We could turn it off if we want.  I agree that having to depend on size to 
determine the malloc case sucks as a signature, but that format has been 
fairly well established at this point.

> >I also have patches I use at work that allow kdump to recognize a 32-bit 
> >malloc utrace on an amd64 machine (for when you run an i386 binary) if 
folks 
> >are interested.  I'm not sure how many i386 on amd64 hacks we want in the 
> >official CVS tree. :)
> 
> Personally, I'd like FreeBSD to behave similarly to Solaris:  You choose
> whether to compile 32-bit or 64-bit executables with a compiler switch
> and everything else is transparent.  FreeBSD 3.x had smarts so that nm,
> ld, gdb etc could transparently handle either a.out or ELF executables.
> It would be nice if FreeBSD/amd64 could do the same (though I realise
> that we don't want the overheads on other platforms, which would make it
> more difficult to implement).

We have several things at work that we don't currently feed back because it 
makes things ugly.  For example, at work we let 32-bit tcpdump work on amd64 
via compat ioctl's, etc.  (That one is ugly as the kernel actually has to 
send a different header on each packet due to struct timeval being different 
sizes.)

> >I also have another set of patches to add various utrace(2) events to the 
> >runtime linker as well as logic in kdump to parse them that I hope to 
commit 
> >in the near future.
> 
> Sounds good.  This goes back to my first point above - I don't think it's
> safe to rely on the size of a utrace record to determine its type.

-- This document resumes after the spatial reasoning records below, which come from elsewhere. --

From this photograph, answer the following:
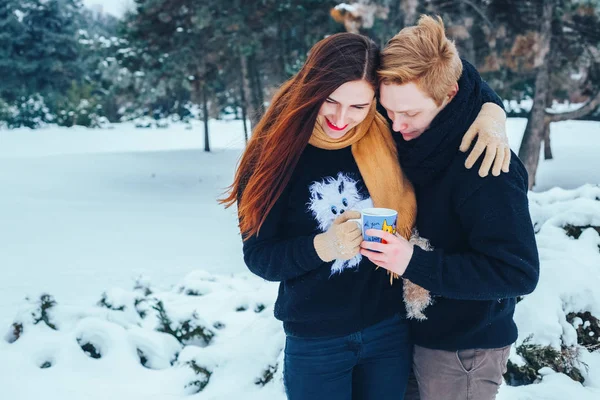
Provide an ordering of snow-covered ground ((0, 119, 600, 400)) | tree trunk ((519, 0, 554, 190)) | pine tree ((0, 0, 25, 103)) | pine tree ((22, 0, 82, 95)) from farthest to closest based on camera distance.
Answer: pine tree ((22, 0, 82, 95))
pine tree ((0, 0, 25, 103))
tree trunk ((519, 0, 554, 190))
snow-covered ground ((0, 119, 600, 400))

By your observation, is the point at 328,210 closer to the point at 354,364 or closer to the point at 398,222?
the point at 398,222

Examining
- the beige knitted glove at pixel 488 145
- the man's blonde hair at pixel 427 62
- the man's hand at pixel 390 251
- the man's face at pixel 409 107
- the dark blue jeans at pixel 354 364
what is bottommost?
the dark blue jeans at pixel 354 364

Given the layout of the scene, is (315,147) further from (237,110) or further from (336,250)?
(237,110)

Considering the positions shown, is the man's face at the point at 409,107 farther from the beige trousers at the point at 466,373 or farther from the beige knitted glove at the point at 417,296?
the beige trousers at the point at 466,373

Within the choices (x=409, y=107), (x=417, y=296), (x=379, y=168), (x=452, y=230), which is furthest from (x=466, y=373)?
(x=409, y=107)

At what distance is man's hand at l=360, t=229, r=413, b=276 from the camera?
5.53ft

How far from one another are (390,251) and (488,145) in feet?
1.44

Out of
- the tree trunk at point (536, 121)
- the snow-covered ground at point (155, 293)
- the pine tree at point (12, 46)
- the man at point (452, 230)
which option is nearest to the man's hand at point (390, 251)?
the man at point (452, 230)

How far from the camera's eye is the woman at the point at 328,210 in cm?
187

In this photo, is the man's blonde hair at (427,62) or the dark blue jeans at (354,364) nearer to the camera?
the man's blonde hair at (427,62)

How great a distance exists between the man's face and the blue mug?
1.11ft

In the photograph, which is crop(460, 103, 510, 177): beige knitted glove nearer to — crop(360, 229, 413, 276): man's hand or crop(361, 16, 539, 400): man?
crop(361, 16, 539, 400): man

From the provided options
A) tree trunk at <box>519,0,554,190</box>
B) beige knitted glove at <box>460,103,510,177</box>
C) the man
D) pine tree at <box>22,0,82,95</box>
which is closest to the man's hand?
the man

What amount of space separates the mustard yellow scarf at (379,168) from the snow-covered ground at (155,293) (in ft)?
1.63
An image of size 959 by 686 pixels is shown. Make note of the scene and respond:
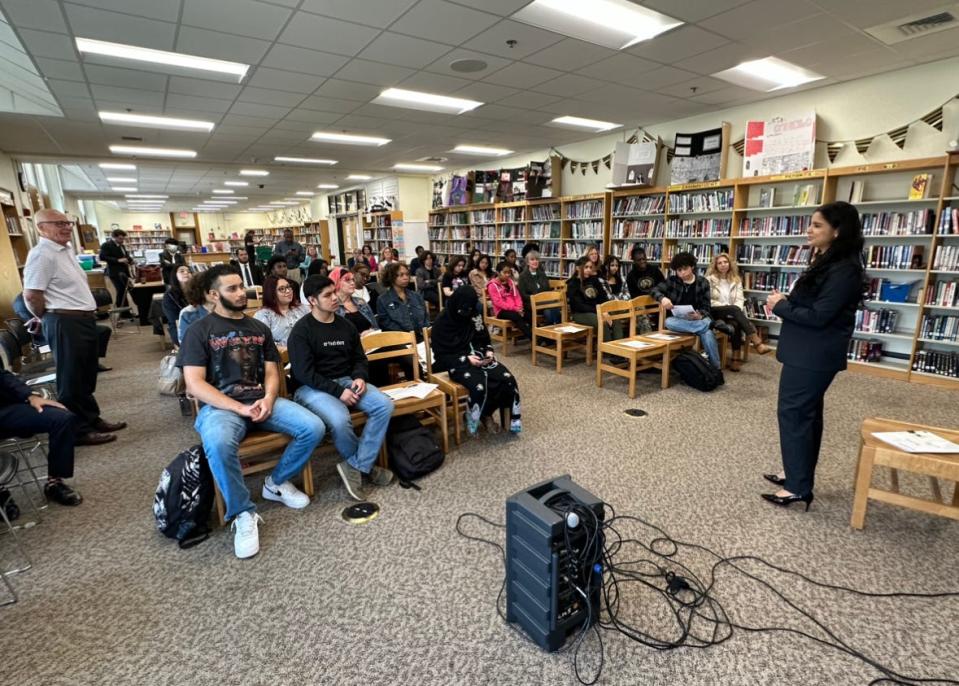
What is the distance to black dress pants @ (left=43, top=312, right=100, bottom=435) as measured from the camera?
10.5 ft

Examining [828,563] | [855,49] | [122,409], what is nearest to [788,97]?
[855,49]

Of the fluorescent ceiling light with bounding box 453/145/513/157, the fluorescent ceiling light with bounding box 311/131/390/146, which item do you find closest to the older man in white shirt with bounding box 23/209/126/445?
the fluorescent ceiling light with bounding box 311/131/390/146

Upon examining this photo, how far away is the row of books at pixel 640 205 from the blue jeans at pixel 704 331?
8.39ft

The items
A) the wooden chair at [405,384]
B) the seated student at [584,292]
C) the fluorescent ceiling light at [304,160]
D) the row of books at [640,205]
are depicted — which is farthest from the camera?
the fluorescent ceiling light at [304,160]

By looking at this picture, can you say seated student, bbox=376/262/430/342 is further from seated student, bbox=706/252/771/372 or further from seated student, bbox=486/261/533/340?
seated student, bbox=706/252/771/372

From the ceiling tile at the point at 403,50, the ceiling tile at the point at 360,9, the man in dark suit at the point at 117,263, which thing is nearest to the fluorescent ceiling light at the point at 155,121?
the man in dark suit at the point at 117,263

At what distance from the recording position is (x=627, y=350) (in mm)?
4168

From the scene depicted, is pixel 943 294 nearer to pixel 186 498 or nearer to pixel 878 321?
pixel 878 321

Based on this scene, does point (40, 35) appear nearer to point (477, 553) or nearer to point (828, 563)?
point (477, 553)

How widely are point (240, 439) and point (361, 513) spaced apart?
743mm

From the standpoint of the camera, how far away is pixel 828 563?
207 cm

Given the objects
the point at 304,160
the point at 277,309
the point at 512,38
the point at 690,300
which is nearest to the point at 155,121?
the point at 304,160

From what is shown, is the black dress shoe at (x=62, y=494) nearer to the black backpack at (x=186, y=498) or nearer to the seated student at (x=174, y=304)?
the black backpack at (x=186, y=498)

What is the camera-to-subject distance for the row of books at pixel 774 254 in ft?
17.3
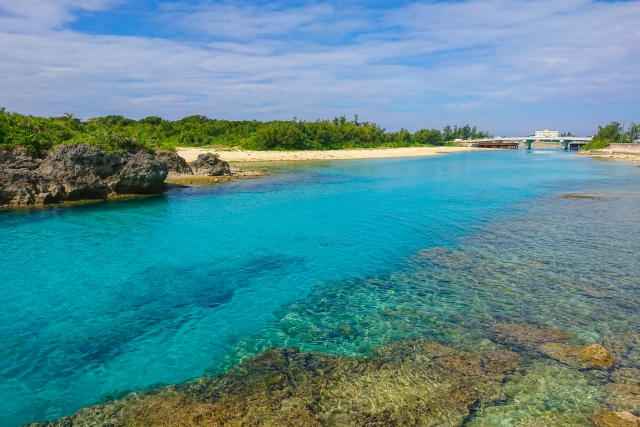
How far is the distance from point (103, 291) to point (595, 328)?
1569 centimetres

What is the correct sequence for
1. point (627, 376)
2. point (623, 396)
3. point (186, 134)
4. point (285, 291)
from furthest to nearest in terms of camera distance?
point (186, 134)
point (285, 291)
point (627, 376)
point (623, 396)

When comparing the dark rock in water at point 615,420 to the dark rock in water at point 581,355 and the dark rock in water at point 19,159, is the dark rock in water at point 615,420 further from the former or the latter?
the dark rock in water at point 19,159

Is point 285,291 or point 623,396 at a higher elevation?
point 285,291

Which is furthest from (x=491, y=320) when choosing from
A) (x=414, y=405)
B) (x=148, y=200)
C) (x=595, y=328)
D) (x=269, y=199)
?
(x=148, y=200)

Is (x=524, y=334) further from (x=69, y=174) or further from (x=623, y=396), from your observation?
(x=69, y=174)

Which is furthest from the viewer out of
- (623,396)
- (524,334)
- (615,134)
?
(615,134)

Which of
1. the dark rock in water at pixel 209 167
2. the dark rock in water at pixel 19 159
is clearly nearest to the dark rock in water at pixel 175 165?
the dark rock in water at pixel 209 167

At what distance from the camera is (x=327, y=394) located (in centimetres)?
866

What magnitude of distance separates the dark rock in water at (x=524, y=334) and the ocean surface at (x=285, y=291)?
0.39m

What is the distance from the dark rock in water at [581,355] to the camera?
9781 millimetres

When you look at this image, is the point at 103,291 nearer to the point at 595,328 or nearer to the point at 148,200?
the point at 595,328

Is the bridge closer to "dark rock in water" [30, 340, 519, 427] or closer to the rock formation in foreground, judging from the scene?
the rock formation in foreground

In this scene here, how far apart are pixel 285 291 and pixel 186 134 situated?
87.3 m

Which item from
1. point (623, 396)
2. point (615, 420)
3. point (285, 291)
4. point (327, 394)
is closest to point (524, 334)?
point (623, 396)
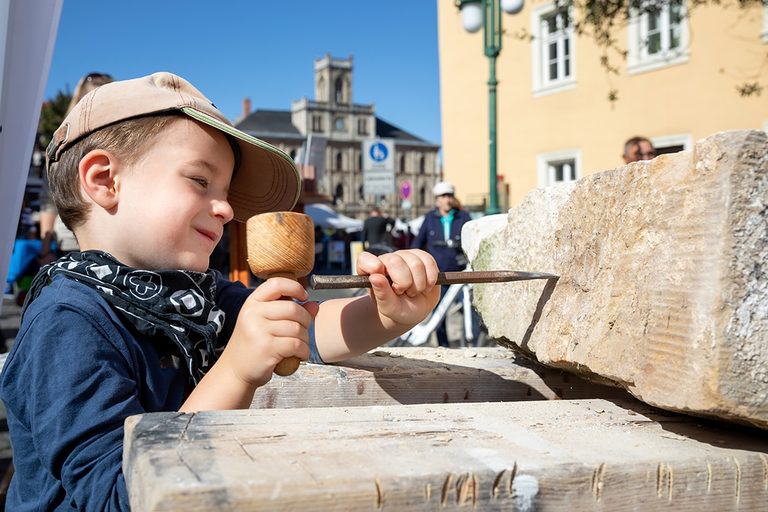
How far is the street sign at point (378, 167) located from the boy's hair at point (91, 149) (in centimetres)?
1015

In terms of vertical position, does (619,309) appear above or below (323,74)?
below

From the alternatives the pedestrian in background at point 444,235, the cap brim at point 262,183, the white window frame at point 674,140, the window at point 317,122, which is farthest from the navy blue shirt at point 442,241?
the window at point 317,122

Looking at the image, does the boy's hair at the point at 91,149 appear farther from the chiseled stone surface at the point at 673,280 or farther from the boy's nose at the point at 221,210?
the chiseled stone surface at the point at 673,280

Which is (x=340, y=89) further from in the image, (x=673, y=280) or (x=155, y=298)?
(x=673, y=280)

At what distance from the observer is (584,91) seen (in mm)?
15016

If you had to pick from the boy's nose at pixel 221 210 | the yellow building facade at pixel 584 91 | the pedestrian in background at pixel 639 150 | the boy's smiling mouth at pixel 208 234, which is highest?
the yellow building facade at pixel 584 91

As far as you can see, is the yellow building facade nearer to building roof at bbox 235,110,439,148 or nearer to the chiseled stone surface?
the chiseled stone surface

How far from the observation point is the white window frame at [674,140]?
13.2 meters

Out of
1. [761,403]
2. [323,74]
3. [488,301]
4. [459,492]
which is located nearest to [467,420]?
[459,492]

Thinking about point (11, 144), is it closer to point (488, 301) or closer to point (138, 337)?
point (138, 337)

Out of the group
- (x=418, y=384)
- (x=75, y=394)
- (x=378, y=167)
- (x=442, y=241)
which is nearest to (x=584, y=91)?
(x=378, y=167)

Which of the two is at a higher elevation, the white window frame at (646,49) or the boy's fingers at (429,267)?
the white window frame at (646,49)

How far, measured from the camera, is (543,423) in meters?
1.18

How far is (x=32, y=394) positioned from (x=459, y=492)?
85 centimetres
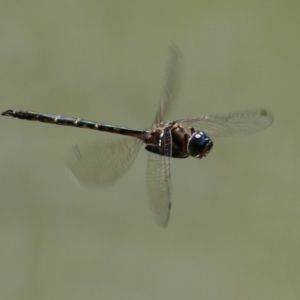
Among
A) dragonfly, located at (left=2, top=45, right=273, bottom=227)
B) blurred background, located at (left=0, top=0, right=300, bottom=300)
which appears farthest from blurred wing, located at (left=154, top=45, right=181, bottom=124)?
Answer: blurred background, located at (left=0, top=0, right=300, bottom=300)

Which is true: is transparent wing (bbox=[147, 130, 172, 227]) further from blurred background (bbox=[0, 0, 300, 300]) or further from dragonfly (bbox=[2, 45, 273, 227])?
blurred background (bbox=[0, 0, 300, 300])

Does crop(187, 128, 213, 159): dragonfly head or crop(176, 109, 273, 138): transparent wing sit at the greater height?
crop(176, 109, 273, 138): transparent wing

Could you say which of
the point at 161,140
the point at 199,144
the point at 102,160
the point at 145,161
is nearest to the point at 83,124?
the point at 102,160

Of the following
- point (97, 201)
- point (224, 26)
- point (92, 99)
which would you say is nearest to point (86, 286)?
point (97, 201)

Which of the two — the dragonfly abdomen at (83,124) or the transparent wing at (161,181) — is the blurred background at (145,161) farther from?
the transparent wing at (161,181)

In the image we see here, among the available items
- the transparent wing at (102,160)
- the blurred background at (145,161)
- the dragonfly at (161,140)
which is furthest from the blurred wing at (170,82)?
the blurred background at (145,161)

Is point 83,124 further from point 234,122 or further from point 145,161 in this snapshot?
point 145,161

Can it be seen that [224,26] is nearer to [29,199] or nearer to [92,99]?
[92,99]
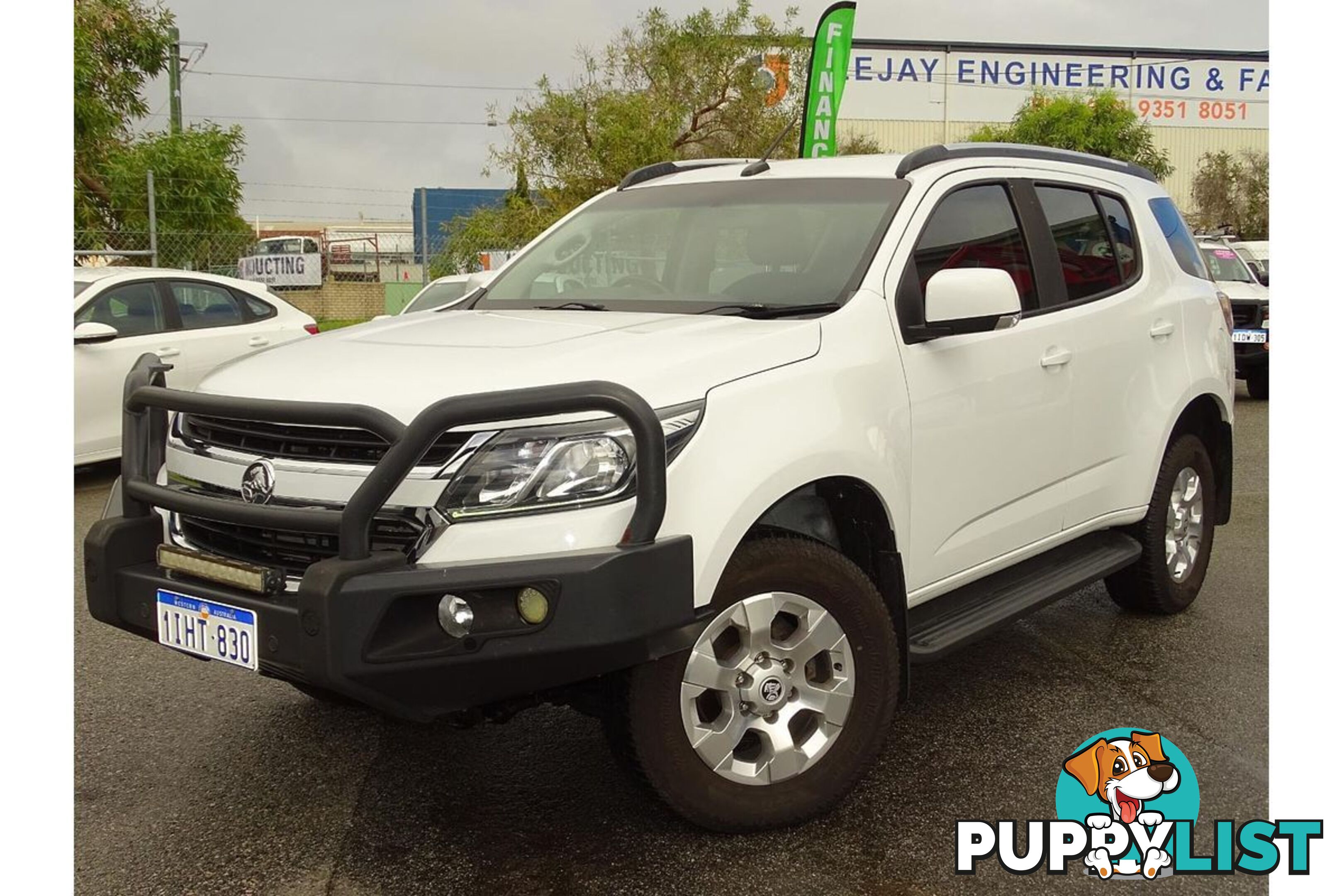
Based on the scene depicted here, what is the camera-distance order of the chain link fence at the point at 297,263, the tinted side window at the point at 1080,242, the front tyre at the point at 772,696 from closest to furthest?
1. the front tyre at the point at 772,696
2. the tinted side window at the point at 1080,242
3. the chain link fence at the point at 297,263

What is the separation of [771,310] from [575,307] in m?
0.80

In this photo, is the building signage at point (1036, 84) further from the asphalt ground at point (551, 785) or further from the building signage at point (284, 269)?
the asphalt ground at point (551, 785)

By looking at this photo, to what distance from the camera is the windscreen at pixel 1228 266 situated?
47.4 feet


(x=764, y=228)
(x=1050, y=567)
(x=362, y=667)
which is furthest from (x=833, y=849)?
(x=764, y=228)

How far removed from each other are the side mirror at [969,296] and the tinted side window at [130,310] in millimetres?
7108

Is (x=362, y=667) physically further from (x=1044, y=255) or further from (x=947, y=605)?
(x=1044, y=255)

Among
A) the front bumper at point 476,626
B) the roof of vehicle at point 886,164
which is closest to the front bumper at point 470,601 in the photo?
the front bumper at point 476,626

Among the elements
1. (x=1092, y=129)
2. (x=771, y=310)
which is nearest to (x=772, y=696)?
(x=771, y=310)

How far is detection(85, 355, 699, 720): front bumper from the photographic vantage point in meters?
2.73

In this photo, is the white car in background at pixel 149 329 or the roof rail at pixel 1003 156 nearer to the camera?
the roof rail at pixel 1003 156

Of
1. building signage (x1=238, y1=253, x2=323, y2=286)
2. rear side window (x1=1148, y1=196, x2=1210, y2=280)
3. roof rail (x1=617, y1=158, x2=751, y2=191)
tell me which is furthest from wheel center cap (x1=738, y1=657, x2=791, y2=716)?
building signage (x1=238, y1=253, x2=323, y2=286)

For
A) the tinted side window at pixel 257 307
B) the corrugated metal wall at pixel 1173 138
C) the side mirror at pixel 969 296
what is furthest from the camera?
the corrugated metal wall at pixel 1173 138

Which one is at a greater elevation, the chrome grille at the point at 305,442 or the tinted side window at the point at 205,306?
the tinted side window at the point at 205,306

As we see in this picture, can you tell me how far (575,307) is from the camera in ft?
13.8
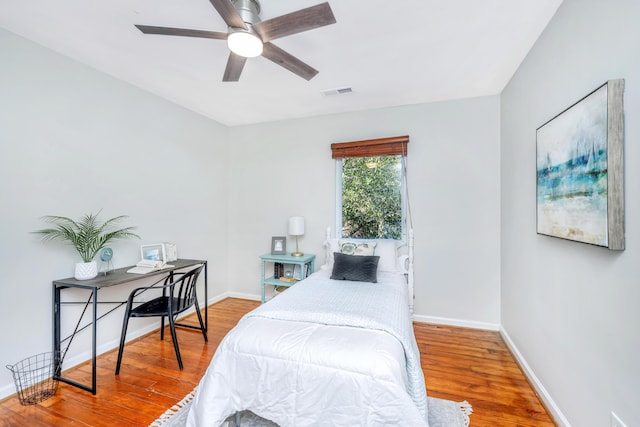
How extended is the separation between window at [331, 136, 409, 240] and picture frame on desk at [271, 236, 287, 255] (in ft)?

For RTLD I am using a 4 byte signature 'RTLD' followed by a byte specifying 
the type of record that follows and do not depend on the size.  I think it 
would be best if any new utrace's used a similar 4-char signature (you could 
even dynamically add handlers based on the signature to kdump that way), but 
for malloc() I was stuck with what we had.  See 
www.freebsd.org/~jhb/patches/rtld_utrace.patch for the approach I used.